18/08/2015 | Yazar: Yıldız Tar

Kürt müziğinin mistik sesi Mehmet Akbaş: Toplumun en güçlü dinamiklerinden biri eşcinsellerdir. Gizlidir ancak en güçlü dinamiklerdendir.

Kürt müziğinin mistik sesi Mehmet Akbaş: Toplumun en güçlü dinamiklerinden biri eşcinsellerdir. Gizlidir ancak en güçlü dinamiklerdendir.

Mehmet Akbaş Kürt dillerinde müziğin güçlü seslerinden biri. Alışıldık Kürtçe ve Zazaca müzik geleneğinin dışında bir müzik deniyor. Geleneksel olandan besleniyor ancak illa müziğini bir şekilde tanımlayacaksak “deneysel” ve “mistik” demek bana daha doğru geliyor.

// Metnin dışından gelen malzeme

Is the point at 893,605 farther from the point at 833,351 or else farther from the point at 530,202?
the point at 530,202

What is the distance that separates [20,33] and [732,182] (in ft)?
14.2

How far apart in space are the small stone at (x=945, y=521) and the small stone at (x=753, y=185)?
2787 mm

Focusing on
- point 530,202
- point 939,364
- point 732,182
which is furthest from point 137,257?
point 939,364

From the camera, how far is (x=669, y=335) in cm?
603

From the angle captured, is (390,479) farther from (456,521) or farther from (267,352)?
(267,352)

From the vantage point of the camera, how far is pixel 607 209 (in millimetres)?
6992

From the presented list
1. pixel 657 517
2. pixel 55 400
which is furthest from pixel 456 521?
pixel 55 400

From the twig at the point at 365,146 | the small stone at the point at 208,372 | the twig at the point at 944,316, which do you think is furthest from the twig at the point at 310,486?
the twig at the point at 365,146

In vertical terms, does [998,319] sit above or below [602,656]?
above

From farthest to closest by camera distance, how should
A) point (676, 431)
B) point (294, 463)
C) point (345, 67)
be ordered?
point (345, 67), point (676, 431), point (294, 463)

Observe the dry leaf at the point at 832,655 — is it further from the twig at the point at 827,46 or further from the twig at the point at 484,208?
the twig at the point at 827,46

Akbaş, Almanya’da yaşıyor. “Yıllardır kendisi olan ve ideallerinden ödün vermeyen bir müzisyen” olan Mehmet Akbaş bu sene 17 Mayıs Homofobi Karşıtı Buluşma etkinlikleri kapsamında Ankara’ya geldi. Şarkılarını homofobi ve transfobiye karşı söyledi. Biz de konser öncesinde kendisine mikrofon uzattık. Müzikal serüvenini, aldığı tepkileri ve olmazsa olmaz dediğimiz aşkı konuştuk.

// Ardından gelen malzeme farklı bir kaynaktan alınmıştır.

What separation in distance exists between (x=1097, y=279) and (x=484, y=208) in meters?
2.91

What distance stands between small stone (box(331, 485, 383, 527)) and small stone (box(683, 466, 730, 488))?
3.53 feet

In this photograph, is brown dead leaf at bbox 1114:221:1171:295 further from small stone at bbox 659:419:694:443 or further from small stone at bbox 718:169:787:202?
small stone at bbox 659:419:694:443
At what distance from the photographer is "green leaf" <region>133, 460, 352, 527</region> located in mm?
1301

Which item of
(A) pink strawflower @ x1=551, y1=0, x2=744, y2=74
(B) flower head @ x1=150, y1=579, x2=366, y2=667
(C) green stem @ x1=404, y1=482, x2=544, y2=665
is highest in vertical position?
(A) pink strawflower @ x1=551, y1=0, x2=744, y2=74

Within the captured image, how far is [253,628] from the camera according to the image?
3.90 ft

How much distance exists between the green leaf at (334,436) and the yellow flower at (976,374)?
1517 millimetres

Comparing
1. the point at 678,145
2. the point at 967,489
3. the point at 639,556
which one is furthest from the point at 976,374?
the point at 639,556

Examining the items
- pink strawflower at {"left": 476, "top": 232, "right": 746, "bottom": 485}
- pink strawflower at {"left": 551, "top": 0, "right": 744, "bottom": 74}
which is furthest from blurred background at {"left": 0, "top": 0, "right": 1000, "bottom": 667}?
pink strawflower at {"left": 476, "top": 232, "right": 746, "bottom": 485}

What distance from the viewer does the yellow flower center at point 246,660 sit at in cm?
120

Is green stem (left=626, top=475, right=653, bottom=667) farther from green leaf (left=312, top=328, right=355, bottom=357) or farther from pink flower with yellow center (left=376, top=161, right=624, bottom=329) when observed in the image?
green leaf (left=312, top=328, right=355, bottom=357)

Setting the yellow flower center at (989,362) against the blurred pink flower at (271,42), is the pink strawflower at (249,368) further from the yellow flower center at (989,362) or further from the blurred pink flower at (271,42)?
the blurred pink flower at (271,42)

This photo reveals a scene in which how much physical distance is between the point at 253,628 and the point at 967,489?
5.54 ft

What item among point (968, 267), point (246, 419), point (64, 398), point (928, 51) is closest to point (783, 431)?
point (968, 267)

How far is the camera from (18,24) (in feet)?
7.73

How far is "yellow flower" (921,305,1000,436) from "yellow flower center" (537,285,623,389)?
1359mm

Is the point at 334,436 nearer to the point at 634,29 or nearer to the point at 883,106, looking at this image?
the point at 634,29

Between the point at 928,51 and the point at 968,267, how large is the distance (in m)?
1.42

Ağıtlarla duymaya alıştığımız Mezopotamya’nın seslerini aryalarla bize ulaştıran Akbaş bu süreci şöyle anlatıyor: “Akademi İstanbul’da ses eğitimi aldım ve bas bir sesim var. Kürt dilleri familya olarak zaten müzikal bir dil. Operaya da çok iyi gider jazz’a da gider. Yeri geldiğinde bizim tınıları Batı sound’unun içinde tatlandırıcı mantığıyla değerlendirdim ve yeri geldiğinde Batı’nın . Mezopotamya Aryaları ise 2005’te Almanya’ya yerleştiğimde ağırdan ağırdan başladığım bir projeydi. Bizim şarkılara kendimizden de bir şeyler katmaya çalıştık.Yeni bölümler ekledik, klasik ve jazz’la buluşturduk. Çok da ilgi gördü.”

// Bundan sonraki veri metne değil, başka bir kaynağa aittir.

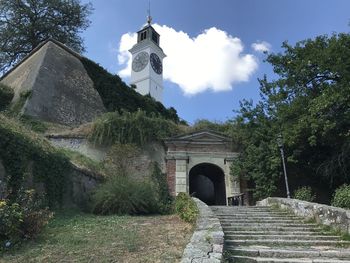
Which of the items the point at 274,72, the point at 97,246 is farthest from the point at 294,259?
the point at 274,72

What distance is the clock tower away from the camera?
151 ft

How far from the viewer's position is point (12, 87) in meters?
22.7

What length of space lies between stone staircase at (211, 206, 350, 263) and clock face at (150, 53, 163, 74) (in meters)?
38.7

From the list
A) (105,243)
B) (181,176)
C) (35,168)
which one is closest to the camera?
(105,243)

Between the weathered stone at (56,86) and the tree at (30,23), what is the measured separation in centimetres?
501

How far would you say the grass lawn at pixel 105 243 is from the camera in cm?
578

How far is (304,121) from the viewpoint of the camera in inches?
551

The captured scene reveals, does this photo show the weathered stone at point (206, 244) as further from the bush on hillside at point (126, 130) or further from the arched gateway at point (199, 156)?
the bush on hillside at point (126, 130)

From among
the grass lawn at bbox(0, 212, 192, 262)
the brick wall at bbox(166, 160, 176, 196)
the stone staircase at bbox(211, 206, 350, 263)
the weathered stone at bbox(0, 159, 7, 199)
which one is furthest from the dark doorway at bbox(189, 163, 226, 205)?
the weathered stone at bbox(0, 159, 7, 199)

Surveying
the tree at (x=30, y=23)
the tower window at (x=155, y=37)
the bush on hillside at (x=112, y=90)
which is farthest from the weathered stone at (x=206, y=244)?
the tower window at (x=155, y=37)

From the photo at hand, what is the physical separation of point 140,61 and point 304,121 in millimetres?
36274

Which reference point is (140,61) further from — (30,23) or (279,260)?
(279,260)

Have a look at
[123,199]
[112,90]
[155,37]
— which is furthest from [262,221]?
[155,37]

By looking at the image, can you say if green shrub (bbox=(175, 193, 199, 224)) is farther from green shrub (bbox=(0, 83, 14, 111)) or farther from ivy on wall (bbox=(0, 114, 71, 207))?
green shrub (bbox=(0, 83, 14, 111))
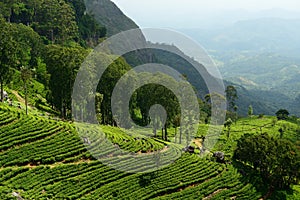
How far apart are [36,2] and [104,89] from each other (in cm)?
6925

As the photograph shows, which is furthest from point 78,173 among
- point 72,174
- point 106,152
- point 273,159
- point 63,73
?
point 273,159

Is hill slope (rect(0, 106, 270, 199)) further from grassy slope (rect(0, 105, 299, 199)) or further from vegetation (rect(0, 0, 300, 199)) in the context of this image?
vegetation (rect(0, 0, 300, 199))

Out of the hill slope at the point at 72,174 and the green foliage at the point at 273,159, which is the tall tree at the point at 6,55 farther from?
the green foliage at the point at 273,159

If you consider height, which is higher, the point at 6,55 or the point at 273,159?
Result: the point at 6,55

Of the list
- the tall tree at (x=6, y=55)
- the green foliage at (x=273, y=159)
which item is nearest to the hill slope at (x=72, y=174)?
the green foliage at (x=273, y=159)

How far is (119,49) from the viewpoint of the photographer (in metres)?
167

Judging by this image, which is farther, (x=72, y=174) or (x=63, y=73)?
(x=63, y=73)

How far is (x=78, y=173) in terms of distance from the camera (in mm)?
48562

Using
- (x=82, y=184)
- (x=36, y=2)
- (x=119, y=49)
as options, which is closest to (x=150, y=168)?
(x=82, y=184)

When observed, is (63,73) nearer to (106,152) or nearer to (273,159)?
(106,152)

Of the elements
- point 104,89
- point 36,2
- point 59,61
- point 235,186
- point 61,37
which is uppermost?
point 36,2

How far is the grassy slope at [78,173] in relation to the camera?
44.2 m

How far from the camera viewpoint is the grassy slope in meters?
44.2

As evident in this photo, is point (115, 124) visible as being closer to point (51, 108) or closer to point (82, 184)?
point (51, 108)
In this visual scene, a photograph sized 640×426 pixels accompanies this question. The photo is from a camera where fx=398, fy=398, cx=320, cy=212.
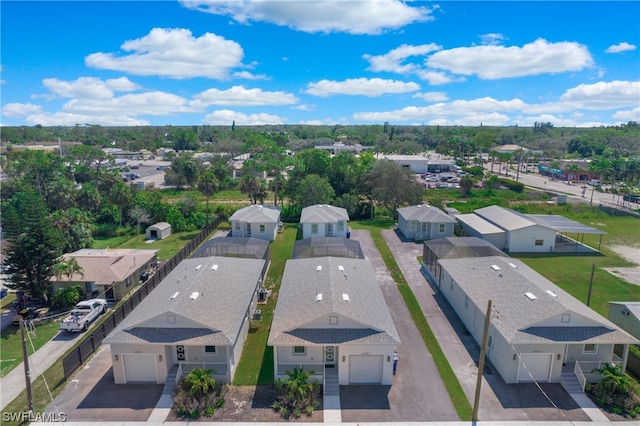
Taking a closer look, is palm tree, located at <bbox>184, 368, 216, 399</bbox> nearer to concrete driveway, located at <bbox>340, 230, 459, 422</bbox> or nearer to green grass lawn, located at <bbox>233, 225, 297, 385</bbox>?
green grass lawn, located at <bbox>233, 225, 297, 385</bbox>

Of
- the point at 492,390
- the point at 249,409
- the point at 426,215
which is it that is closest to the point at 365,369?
the point at 249,409

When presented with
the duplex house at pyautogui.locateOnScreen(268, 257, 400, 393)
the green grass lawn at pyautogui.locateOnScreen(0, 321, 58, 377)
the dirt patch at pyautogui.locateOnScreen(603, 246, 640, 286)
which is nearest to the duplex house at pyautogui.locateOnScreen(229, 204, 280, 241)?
the green grass lawn at pyautogui.locateOnScreen(0, 321, 58, 377)

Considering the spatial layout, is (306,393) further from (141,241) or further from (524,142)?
(524,142)

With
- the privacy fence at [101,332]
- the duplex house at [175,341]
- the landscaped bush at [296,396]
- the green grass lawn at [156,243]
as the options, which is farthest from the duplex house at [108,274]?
the landscaped bush at [296,396]

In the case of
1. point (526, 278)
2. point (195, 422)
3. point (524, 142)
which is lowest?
point (195, 422)

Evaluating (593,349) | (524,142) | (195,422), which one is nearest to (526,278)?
(593,349)

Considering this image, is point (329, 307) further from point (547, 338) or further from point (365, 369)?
point (547, 338)

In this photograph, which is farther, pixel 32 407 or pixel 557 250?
pixel 557 250
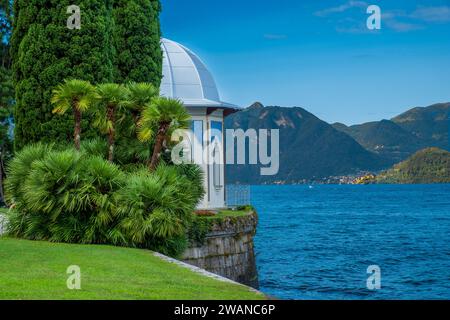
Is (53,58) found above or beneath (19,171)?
above

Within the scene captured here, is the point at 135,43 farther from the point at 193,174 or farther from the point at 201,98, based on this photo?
the point at 193,174

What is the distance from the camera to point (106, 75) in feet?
70.9

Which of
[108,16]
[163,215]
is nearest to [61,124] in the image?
[108,16]

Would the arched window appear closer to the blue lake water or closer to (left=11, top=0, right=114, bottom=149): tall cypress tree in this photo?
the blue lake water

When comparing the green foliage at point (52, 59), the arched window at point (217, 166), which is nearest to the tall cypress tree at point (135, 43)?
the green foliage at point (52, 59)

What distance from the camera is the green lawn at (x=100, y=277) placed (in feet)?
30.4

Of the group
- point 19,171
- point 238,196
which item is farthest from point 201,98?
point 19,171

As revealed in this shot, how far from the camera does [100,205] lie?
15.4 metres

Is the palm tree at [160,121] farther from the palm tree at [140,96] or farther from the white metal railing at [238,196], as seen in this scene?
the white metal railing at [238,196]

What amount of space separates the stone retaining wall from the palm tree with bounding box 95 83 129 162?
3.66m

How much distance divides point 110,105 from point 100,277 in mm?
7927

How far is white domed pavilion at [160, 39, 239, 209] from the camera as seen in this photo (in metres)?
25.4
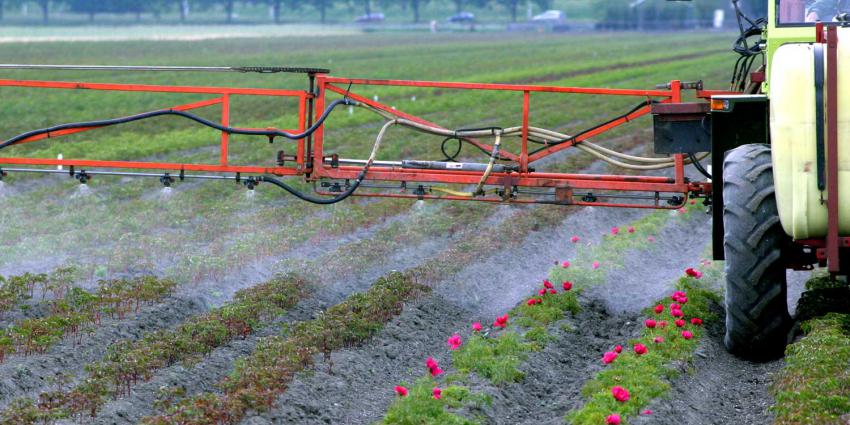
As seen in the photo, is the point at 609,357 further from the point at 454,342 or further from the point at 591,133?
the point at 591,133

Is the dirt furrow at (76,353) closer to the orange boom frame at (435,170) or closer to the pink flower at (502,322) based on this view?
the orange boom frame at (435,170)

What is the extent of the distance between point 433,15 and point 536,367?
371 feet

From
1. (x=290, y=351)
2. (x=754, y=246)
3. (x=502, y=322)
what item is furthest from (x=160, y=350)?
(x=754, y=246)

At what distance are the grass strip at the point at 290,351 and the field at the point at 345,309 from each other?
2cm

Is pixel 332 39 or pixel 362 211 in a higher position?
pixel 332 39

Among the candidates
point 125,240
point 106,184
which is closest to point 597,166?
point 106,184

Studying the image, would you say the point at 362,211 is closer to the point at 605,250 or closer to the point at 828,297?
the point at 605,250

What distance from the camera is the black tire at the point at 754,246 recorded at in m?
7.79

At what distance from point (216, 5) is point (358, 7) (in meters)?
14.7

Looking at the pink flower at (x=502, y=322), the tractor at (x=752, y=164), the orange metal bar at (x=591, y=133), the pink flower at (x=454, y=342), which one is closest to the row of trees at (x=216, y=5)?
the tractor at (x=752, y=164)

Akbaş anlatırken bir yandan yaptığının geleneksel müzik formlarının dışında bir şey olduğunu düşünüyorum. Tepki almış mıydı? Dinleyiciler müziğine nasıl yaklaşmıştı?

“Müzisyensen yaptığın iş kendini yansıtır” diyen Akbaş bu sorularıma kendinden yola çıkarak cevap veriyor: “Geleneksel bir insan değilim. Diğer insanlara farklı geliyorum ve doğal olarak bu müziğime de yansıyor. Arayışlarım, biriktirdiklerim bir şekilde müziğime yansıyor. İnsanların tepkileri ise genelde çok güzel.”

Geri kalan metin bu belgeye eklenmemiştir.